Der Fairness halber muss aber festgestellt werden, dass Barroso unter viel schwierigeren Bedingungen gestartet ist als sein Vorgänger. Das Stigma, der Verlegenheitskandidat der Regierungschefs zu sein, ist ein enormes Handikap. Es bringt den Kommissionspräsidenten in große Abhängigkeit vom Ministerrat und schränkt seine Handlungsfähigkeit ein. Das führte dazu, dass bereits seine erste Begegnung mit dem Europaparlament im Desaster endete. Denn Barroso musste dort ein Team präsentieren, das ihm ohne Wenn und Aber von den Regierungen diktiert worden war. Den im Parlament durchgefallenen italienischen Kandidaten Rocco Buttiglione konnte er erst zurückziehen, als Silvio Berlusconi ihm das erlaubte.

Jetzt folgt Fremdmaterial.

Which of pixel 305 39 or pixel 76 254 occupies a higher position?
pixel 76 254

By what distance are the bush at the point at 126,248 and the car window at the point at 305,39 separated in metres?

Mehr politischen Spielraum hätte Barroso mittlerweile gewinnen können, wenn er das Parlament für sich begeistert hätte. Doch die Linken und Grünen misstrauen seinen sozialen und ökologischen Beteuerungen und sehen überall die neoliberale Handschrift durchschimmern. „Ein charmanter Kannibale“ – diesen dritten Ehrentitel verlieh Daniel Cohn-Bendits nach Barrosos jüngstem Auftritt im EU-Parlament.

Den Konservativen dagegen ist ihr Parteifreund nicht eindeutig genug. Sie waren bereits verärgert, als Barroso sich von Buttigliones katholischen Sprüchen vorsichtig distanzierte. Sie sind nun enttäuscht, da er auf Warnsignale linker Regierungen und linker Parlamentsabgeordneter ständig mit Kurskorrekturen reagiert. Doch das Mimikry hat eben seine Grenzen. Selbst das perfekte Chamäleon kann nicht alle Farben seiner Umgebung gleichzeitig annehmen.